[INPUT FOR THIS TASK]
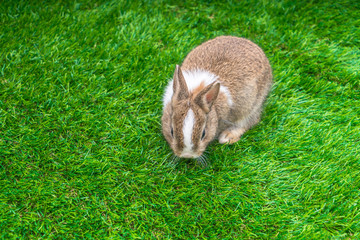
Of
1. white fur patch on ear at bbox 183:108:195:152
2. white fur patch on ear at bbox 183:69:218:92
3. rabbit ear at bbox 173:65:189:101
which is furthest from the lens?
white fur patch on ear at bbox 183:69:218:92

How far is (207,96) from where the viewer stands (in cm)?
337

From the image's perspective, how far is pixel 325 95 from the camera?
14.5 ft

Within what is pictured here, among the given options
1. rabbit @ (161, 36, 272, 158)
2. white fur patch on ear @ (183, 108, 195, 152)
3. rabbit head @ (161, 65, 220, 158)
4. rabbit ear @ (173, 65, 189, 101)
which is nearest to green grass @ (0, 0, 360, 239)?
rabbit @ (161, 36, 272, 158)

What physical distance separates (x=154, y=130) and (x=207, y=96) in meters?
0.91

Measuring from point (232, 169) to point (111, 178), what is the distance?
1287mm

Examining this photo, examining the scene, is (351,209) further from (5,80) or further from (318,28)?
(5,80)

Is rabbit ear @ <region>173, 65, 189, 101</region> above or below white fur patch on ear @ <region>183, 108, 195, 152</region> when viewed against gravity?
above

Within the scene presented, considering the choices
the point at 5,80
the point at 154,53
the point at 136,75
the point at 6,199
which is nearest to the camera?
the point at 6,199

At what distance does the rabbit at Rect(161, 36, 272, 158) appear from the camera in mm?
3309

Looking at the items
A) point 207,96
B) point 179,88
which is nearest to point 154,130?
point 179,88

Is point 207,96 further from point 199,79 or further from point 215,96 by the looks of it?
point 199,79

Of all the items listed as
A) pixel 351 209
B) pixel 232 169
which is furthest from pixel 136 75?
pixel 351 209

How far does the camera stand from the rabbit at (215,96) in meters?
3.31

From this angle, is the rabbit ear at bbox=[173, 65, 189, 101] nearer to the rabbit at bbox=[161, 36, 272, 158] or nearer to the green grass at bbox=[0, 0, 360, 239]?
the rabbit at bbox=[161, 36, 272, 158]
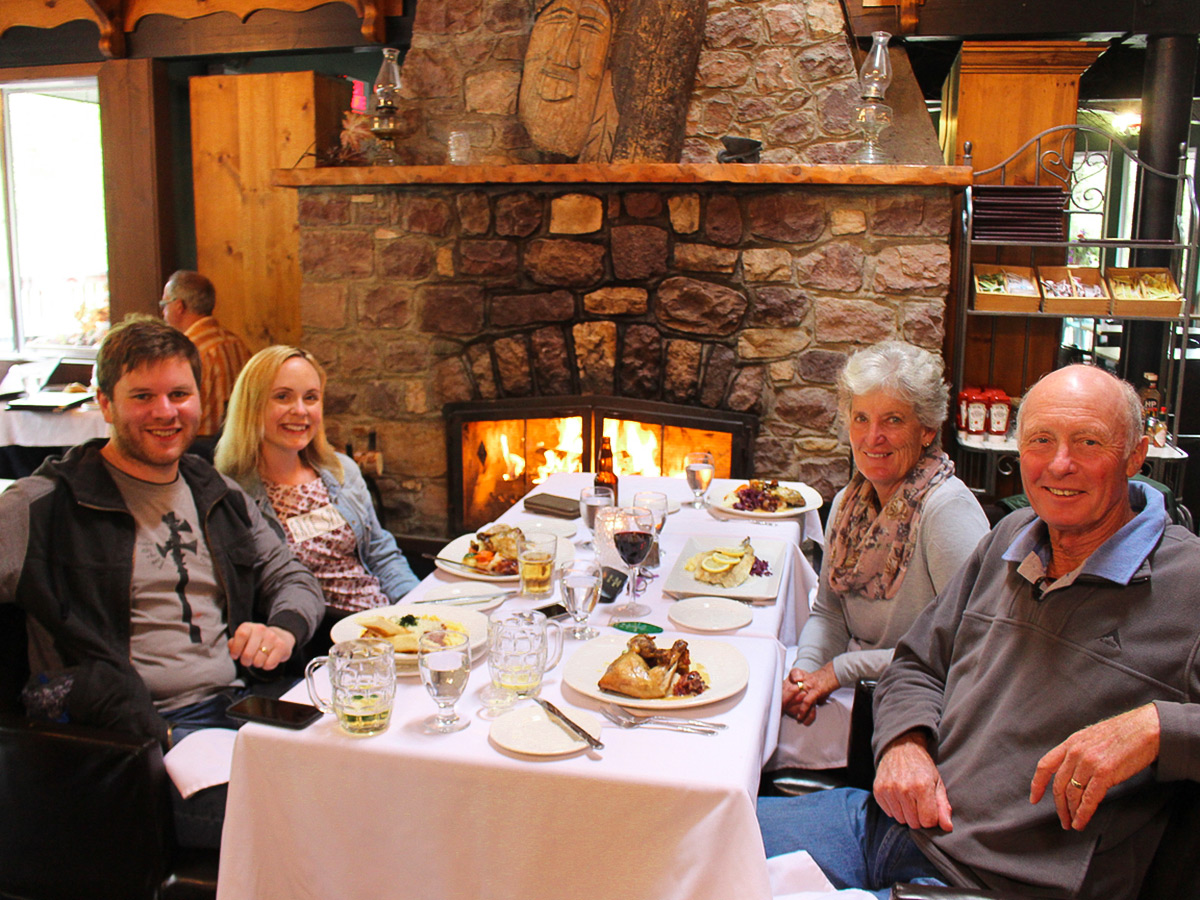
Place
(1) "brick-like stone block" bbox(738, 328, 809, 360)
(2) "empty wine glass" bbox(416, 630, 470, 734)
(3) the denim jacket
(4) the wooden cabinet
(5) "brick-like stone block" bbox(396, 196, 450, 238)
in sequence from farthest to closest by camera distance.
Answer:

[GIVEN PROBLEM] Without including the pictures, return each record above exactly as it stands.

[COMPLETED EXERCISE]
Of
1. white fur patch on ear at bbox 183:108:195:152
2. white fur patch on ear at bbox 183:69:218:92
3. rabbit ear at bbox 173:65:189:101
which is furthest from the lens?
white fur patch on ear at bbox 183:69:218:92

How far is (207,96) from where the viewer stands (in cm)?
337

From the image's perspective, how far is pixel 325 95 from the camera?
14.5 ft

Within what is pictured here, among the given options
1. rabbit @ (161, 36, 272, 158)
2. white fur patch on ear @ (183, 108, 195, 152)
3. rabbit head @ (161, 65, 220, 158)
4. rabbit ear @ (173, 65, 189, 101)
which is nearest to green grass @ (0, 0, 360, 239)?
rabbit @ (161, 36, 272, 158)

What physical distance separates (x=154, y=130) and (x=207, y=96) in meters?
0.91

Measuring from point (232, 169) to point (111, 178), what is the distance?
1287mm

Examining this photo, examining the scene, is (351,209) further from (5,80) or further from (318,28)?
(5,80)

Is rabbit ear @ <region>173, 65, 189, 101</region> above or below white fur patch on ear @ <region>183, 108, 195, 152</region> when viewed against gravity?
above

Within the scene presented, considering the choices
the point at 5,80
the point at 154,53
the point at 136,75
the point at 6,199
which is nearest to the camera?
the point at 6,199

At what distance does the rabbit at Rect(161, 36, 272, 158) appear from the camera in mm?
3309

Looking at the items
A) point 207,96
B) point 179,88
which is nearest to point 154,130?
point 179,88

Is point 207,96 further from point 199,79 or further from point 215,96 by the looks of it?
point 199,79

Of all the items listed as
A) pixel 351 209
B) pixel 232 169
which is furthest from pixel 136 75?
pixel 351 209

How far does the camera stand from the rabbit at (215,96) in meters?
3.31

From this angle, is the rabbit ear at bbox=[173, 65, 189, 101] nearer to the rabbit at bbox=[161, 36, 272, 158] or nearer to the green grass at bbox=[0, 0, 360, 239]?
the rabbit at bbox=[161, 36, 272, 158]
Place
(1) "brick-like stone block" bbox(738, 328, 809, 360)
(2) "empty wine glass" bbox(416, 630, 470, 734)
(3) the denim jacket
(4) the wooden cabinet
(5) "brick-like stone block" bbox(396, 196, 450, 238)
in sequence from farthest to closest by camera distance.
Answer:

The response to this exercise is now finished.